## [Your assignment]
Transcribe all of the data exactly, leaving nothing out.

[Stored items from a collection]
────────────────────────────────────────
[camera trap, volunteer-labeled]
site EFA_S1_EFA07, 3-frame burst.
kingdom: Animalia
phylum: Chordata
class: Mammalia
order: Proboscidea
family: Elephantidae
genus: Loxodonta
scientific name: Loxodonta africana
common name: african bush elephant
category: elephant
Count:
────────────────────────────────────────
## [Answer box]
[camera trap, volunteer-labeled]
site EFA_S1_EFA07, 3-frame burst.
kingdom: Animalia
phylum: Chordata
class: Mammalia
order: Proboscidea
family: Elephantidae
genus: Loxodonta
scientific name: Loxodonta africana
common name: african bush elephant
category: elephant
Count:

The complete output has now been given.